Un siècle d’histoire du christianisme en France
 
 
Comme d’autres, les responsables de la Société d’histoire religieuse de la France ont éprouvé le besoin de jeter, suivant les termes de Marc Venard, « un regard en arrière sur les progrès et les acquis de ce secteur de la discipline historique au cours du siècle écoulé, en particulier du côté des problématiques et des méthodes ». C’est à quoi fut voué le colloque annuel de la Société en 1999. Les actes paraissent dans la dernière livraison de la Revue d’histoire de l’Église de France. Le nombre des auteurs est trop considérable pour que nous puissions ici les citer tous. Le volume de l’ouvrage (plus de 490 pages d’articles et de résumés), l’ampleur des investigations qu’il rassemble, des sources revisitées aux objets les plus neufs, en font un instrument de travail appelé à durer. (Revue d’histoire de l’Église de France, « Un siècle d’histoire du christianisme en France.
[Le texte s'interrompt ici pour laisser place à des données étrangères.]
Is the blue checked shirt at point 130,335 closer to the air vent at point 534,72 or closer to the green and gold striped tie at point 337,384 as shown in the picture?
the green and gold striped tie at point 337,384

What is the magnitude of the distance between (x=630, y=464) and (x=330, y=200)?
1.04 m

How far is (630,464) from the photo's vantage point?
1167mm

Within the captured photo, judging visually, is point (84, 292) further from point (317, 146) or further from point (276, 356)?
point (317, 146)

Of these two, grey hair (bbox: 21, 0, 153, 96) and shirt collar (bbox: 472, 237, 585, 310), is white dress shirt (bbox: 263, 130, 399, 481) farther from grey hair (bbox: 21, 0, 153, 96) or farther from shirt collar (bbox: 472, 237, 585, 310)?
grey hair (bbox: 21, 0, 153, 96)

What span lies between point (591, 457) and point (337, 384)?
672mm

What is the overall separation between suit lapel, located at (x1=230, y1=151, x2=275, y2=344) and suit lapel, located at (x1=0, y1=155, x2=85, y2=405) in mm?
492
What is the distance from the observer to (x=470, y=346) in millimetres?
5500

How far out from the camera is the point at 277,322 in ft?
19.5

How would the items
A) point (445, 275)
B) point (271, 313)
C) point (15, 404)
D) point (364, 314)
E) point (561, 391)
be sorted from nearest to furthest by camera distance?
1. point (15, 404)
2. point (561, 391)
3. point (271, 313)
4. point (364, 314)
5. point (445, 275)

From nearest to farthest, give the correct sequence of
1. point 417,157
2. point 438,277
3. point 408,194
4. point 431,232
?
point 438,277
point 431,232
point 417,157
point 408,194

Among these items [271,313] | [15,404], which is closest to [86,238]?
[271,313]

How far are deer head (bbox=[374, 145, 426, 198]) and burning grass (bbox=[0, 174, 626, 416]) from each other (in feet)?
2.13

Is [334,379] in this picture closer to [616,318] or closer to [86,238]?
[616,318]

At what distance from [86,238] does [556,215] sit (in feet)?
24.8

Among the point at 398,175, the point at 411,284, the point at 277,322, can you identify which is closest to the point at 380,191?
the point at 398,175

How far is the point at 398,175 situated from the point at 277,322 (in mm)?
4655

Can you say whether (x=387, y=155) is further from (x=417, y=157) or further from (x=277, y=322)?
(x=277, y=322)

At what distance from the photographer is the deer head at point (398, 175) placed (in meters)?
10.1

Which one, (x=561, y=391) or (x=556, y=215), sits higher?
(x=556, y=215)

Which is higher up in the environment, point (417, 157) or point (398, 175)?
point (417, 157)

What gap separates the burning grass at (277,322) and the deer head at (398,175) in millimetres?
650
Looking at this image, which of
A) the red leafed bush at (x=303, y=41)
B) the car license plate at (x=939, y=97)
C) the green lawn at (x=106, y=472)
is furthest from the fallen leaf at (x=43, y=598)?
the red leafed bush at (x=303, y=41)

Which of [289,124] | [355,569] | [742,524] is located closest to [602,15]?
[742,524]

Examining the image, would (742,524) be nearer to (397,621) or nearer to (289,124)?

Bilan historiographique et perspectives », t. 86, n° 217, juillet-décembre 2000.)
 
Lucien Febvre, Luther et les Allemands
 
 
Le Bulletin de la Société de l’histoire du protestantisme français publie sous ce titre la traduction de l’importance postface que Peter Schöttler a donnée à la nouvelle traduction allemande de l’ouvrage classique de Lucien Febvre, parue aux éditions Campus-Verlag de Francfort en 1995. C’est une initiative que l’on ne peut que louer, car ce texte introduit excellemment à une lecture critique d’une des œuvres majeures de Febvre et en même temps la replace au cœur de débats historiographiques qui se poursuivent, des deux côtés du Rhin, sur l’héritage des Annales et l’« histoire des mentalités ». (Peter Schöttler, « Lucien Febvre et les Allemands », dans Bulletin de la Société de l’histoire du protestantisme français, t. 147, janvier-mars 2001, p. 9-66.)
 
Témoignage audiovisuel
 
 
Le Cahier international (n° 6) édité par le Centre d’études et de documentation de la Fondation Auschwitz (Bruxelles), consacre son numéro au témoignage audiovisuel des victimes des crimes et génocides nazis, avec, en particulier, une étude remarquable sur le documentaire Chronique couleur du ghetto de Lodz de Dariusz Jablonski, diffusé par Arte sous le titre le Photographe. Le fonds d’archives sur lequel repose une partie du film vient de la découverte chez un antiquaire viennois d’une valise de trois cent quatre-vingt-treize diapositives couleur prises dans le ghetto par l’intendant autrichien Walter Geneweil, maniaque de la technique photographique dont les images bannissent toute violence, ce qui suscite chez les survivants interrogés à ce propos la gêne et le sentiment qu’il n’est pas question de la même histoire. (Cahier international sur le témoignage audiovisuel, « Études sur le témoignage audiovisuel des victimes des crimes et génocides nazis », n° 6 », mars 2001.)
 
Religion et religiosité dans l’Allemagne nazie
 
 
Le dernier numéro de Social History s’ouvre sur un article où Richard Steigmann-Gall aborde enfin de front le lien, statistiquement constaté mais jamais vraiment expliqué, entre attachement confessionnel au protestantisme et vote pour le NSDAP. Entendons qu’il se propose, non d’aboutir en vingt pages à une conclusion nécessairement périlleuse, mais de susciter de nouvelles recherches où l’on ne se contente plus de penser que des protestants ont pu voter Hitler parce qu’ils n’étaient pas catholiques ou syndicalistes, mais bien pour des raisons touchant aux spécificités de leur religiosité et de leur culture. L’attraction si forte du parti nazi sur l’électorat protestant aux élections de 1932 et 1933 justifiait à tout le moins de poser la question. (R. Steigmann-Gall, « Apostasy or religiosity ? The cultuel meanings of the Protestant vote for Hitler », dans Social History, vol. 25-3, October 2000, p. 267-284.)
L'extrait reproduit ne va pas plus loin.